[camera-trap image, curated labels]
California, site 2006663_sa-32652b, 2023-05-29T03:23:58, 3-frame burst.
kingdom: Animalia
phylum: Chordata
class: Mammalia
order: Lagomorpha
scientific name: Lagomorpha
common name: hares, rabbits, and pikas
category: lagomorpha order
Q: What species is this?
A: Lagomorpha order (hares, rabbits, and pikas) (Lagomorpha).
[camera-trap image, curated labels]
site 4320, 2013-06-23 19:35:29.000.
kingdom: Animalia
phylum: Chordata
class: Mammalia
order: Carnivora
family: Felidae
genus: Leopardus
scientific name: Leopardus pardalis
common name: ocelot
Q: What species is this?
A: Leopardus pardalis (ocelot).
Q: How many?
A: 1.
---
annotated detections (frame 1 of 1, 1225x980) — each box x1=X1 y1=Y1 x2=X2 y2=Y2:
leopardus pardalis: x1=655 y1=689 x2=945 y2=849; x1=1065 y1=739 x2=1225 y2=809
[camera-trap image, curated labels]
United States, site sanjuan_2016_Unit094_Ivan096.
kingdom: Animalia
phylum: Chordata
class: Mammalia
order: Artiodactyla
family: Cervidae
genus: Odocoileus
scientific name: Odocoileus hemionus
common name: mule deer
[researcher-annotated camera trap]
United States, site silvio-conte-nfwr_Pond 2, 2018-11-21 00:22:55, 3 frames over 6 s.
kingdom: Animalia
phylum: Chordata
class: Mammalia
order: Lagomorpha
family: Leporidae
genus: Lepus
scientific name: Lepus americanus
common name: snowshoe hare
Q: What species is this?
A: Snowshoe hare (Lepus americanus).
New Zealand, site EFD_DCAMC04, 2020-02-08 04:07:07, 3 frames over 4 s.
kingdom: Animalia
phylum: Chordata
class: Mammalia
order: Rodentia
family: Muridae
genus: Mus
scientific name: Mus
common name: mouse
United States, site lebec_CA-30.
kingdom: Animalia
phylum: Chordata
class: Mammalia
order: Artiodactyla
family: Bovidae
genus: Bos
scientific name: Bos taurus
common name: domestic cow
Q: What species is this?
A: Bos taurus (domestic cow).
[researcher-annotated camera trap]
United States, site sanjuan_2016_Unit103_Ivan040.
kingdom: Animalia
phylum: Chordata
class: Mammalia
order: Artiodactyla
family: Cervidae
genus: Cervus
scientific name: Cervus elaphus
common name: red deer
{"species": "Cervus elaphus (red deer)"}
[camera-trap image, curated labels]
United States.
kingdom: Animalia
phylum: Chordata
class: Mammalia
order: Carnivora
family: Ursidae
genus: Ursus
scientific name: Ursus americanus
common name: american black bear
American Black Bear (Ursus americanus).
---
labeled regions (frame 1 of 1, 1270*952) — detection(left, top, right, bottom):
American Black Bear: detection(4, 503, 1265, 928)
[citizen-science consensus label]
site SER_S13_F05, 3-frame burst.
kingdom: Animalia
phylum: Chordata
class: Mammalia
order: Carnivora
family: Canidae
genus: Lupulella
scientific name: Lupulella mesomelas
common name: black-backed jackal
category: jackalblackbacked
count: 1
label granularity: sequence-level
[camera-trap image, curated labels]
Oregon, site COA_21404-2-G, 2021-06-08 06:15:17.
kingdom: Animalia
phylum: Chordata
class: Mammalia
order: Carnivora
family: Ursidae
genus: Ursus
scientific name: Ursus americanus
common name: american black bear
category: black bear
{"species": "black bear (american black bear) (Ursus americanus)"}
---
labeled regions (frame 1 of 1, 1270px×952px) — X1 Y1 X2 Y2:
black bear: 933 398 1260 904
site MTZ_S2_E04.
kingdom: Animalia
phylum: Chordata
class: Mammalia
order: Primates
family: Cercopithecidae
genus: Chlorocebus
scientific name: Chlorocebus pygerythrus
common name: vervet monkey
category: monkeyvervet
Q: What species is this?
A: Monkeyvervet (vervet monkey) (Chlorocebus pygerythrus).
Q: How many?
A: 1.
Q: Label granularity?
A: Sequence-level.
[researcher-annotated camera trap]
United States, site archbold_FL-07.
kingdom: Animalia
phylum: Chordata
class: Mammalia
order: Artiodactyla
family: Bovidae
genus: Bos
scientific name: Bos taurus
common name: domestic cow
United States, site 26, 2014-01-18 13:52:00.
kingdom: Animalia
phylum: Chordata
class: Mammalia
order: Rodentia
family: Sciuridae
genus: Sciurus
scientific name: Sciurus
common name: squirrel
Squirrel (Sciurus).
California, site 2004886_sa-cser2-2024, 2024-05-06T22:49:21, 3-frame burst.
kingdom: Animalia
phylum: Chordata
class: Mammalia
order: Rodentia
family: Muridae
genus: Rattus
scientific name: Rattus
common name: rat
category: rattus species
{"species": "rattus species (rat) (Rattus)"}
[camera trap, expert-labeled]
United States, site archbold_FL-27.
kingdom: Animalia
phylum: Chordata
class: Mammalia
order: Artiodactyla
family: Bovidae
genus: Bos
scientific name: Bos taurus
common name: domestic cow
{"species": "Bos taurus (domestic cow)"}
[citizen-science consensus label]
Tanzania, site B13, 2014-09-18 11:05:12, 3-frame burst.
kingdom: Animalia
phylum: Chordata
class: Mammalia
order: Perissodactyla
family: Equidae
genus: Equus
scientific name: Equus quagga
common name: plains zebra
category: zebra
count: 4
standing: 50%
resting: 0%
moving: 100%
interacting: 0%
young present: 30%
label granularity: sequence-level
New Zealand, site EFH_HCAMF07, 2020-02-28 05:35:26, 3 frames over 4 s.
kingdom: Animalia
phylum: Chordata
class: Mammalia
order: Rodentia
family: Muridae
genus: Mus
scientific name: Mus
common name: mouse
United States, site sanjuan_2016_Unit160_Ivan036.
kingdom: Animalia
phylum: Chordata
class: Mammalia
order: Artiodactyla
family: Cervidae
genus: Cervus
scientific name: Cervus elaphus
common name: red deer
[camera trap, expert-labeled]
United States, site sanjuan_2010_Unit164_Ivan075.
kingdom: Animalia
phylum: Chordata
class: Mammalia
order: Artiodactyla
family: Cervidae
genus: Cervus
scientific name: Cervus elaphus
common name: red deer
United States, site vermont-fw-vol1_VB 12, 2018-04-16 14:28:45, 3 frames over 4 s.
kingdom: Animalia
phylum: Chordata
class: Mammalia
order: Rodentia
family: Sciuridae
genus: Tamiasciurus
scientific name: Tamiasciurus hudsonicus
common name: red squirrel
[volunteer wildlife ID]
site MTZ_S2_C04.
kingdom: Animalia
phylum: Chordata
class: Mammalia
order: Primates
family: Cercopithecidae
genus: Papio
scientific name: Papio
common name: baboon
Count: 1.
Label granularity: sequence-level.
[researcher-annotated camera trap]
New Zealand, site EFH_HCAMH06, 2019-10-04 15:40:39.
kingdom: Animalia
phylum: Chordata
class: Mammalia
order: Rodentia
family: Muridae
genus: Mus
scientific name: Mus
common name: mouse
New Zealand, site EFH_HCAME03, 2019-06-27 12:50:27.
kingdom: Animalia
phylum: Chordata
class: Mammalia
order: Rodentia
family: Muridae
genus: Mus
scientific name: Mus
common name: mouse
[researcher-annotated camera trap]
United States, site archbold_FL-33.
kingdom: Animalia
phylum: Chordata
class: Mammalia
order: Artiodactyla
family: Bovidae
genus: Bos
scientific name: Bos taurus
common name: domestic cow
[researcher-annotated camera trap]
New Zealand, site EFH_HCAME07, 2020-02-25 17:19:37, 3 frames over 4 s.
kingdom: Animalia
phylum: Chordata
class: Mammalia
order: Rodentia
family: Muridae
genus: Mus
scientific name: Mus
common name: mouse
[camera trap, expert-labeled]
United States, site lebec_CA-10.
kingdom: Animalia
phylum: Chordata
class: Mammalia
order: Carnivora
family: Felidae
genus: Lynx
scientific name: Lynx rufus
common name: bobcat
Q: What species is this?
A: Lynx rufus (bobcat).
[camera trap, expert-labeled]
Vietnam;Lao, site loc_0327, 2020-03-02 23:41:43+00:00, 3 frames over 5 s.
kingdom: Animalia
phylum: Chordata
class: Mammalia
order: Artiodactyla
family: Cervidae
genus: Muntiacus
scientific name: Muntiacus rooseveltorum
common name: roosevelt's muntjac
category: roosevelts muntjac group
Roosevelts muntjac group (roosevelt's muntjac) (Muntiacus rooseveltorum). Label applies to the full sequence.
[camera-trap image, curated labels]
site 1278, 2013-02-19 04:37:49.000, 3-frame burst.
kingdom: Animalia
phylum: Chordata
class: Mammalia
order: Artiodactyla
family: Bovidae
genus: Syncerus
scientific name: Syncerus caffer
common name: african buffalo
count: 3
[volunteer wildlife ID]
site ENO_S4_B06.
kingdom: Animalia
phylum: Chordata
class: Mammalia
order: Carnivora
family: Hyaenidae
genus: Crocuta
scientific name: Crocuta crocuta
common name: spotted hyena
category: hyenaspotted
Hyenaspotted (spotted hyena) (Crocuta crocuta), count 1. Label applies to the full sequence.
****************************************
What to do
Some lines of the records above contain the word "California". How many are there? Reply with the number alone.

Written answer
2